For the Shooting for Healthy BP campaign Wilkins, Dawkins, and Haywood will be traveling to 15 cities across the country. In addition, an online resource,, is available, which includes valuable information about the symptoms and risks associated with the condition.

“For many years my mother didn’t take her high blood pressure seriously. As a result, she suffered two strokes, which was a wake-up call for her to work to achieve her blood pressure goal,” said Dominique Wilkins, NBA Hall of Famer and legendary Atlanta Hawks forward.

“I know from my mother’s struggles to manage her high blood pressure that we need to work together to better manage it.”

Through this initiative, the NBRPA encourages its members to take an active role in their health and in the well-being of their communities.

“We are proud to be partnering with Novartis to help educate the public on the risks associated with high blood pressure,” said Len Elmore, President of the NBRPA.

“The Legends are committed to helping others, and Darryl, Dominique and Spencer are living examples of how high blood pressure can affect anyone, even athletes and their families.

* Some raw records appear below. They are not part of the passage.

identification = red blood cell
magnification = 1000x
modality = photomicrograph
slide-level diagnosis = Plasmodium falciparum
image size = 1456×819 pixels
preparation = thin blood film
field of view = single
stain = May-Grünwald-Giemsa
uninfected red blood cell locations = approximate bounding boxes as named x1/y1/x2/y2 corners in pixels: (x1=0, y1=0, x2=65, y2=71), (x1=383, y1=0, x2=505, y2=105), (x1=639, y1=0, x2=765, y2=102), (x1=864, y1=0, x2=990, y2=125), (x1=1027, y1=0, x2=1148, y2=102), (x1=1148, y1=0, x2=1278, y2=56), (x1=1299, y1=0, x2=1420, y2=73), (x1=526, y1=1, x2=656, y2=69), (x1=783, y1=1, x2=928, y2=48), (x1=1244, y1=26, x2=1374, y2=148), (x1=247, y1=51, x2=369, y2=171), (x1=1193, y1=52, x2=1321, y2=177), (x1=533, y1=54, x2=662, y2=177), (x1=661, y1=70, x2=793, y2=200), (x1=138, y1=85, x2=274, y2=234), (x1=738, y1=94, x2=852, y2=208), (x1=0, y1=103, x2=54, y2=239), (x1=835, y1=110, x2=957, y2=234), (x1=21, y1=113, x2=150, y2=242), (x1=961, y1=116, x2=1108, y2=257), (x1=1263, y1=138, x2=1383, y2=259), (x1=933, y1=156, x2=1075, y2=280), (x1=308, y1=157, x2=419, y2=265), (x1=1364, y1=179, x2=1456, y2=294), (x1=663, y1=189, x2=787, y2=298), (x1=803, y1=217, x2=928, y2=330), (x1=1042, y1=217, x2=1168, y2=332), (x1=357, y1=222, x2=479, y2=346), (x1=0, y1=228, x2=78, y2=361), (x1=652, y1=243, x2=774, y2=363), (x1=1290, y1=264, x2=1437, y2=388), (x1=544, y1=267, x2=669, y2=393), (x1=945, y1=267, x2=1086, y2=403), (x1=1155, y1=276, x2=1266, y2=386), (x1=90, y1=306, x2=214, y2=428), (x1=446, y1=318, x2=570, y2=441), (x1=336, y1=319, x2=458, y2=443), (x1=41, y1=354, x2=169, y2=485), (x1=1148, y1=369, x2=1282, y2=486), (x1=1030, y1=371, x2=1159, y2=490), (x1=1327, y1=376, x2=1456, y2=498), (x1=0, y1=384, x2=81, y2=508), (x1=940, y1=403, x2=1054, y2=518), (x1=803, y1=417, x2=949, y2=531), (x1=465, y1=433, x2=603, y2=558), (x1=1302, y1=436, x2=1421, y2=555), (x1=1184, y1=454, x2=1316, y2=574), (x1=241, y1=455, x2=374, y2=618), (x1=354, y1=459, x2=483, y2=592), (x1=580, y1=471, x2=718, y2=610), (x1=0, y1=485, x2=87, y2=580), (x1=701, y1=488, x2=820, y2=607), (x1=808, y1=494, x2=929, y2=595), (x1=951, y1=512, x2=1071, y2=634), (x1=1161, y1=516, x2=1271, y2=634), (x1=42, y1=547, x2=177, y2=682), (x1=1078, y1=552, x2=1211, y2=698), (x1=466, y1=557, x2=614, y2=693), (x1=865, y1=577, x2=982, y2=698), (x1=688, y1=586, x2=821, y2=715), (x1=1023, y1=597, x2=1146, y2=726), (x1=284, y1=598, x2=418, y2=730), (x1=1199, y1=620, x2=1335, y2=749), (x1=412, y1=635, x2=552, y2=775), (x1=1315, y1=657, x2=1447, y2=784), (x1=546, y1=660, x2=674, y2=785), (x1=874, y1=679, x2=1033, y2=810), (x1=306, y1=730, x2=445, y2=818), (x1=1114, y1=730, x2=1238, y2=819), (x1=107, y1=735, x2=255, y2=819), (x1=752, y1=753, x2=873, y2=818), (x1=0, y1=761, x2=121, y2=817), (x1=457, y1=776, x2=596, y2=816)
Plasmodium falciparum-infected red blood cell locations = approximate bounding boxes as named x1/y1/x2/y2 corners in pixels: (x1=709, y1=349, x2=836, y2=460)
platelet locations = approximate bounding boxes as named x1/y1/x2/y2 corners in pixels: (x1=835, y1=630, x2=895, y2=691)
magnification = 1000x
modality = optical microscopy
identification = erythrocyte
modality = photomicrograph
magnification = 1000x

They represent the effort the Legends are making to help educate and inform people of all ages about the importance of managing their health and well-being.”

As the category leader in high blood pressure management, Novartis feels a tremendous responsibility to support consumer education and professional recommendations for controlling high blood pressure.

A commitment to innovative research, educational campaigns, such as Shooting for Healthy BP, paired with responding to the treatment needs of patients and physicians are the hallmarks of Novartis.


Founded in 1992 by NBA Legends Dave DeBusschere, Dave Bing, Archie Clark, Dave Cowens and Oscar Robertson, the NBRPA is a non-profit Association comprised of former professional basketball players.

Working in direct partnerships with the NBA and the National Basketball Players Association, the group’s mission is to promote basketball while assisting Members in building community relationships and fostering support for charitable activities; providing comprehensive health care coverage; offering the Dave DeBusschere NBRPA Scholarship Fund for members and their children; monitoring the pension plan; and creating revenue-earning opportunities.

The NBRPA Board of Directors includes Legends Al Attles; Rick Barry; Junior Bridgeman; Fred Brown; Mark Eaton; Len Elmore; Tom Hoover; Maurice Lucas; Earl Monroe; Jeff Mullins; Tom “Satch” Sanders and Buck Williams.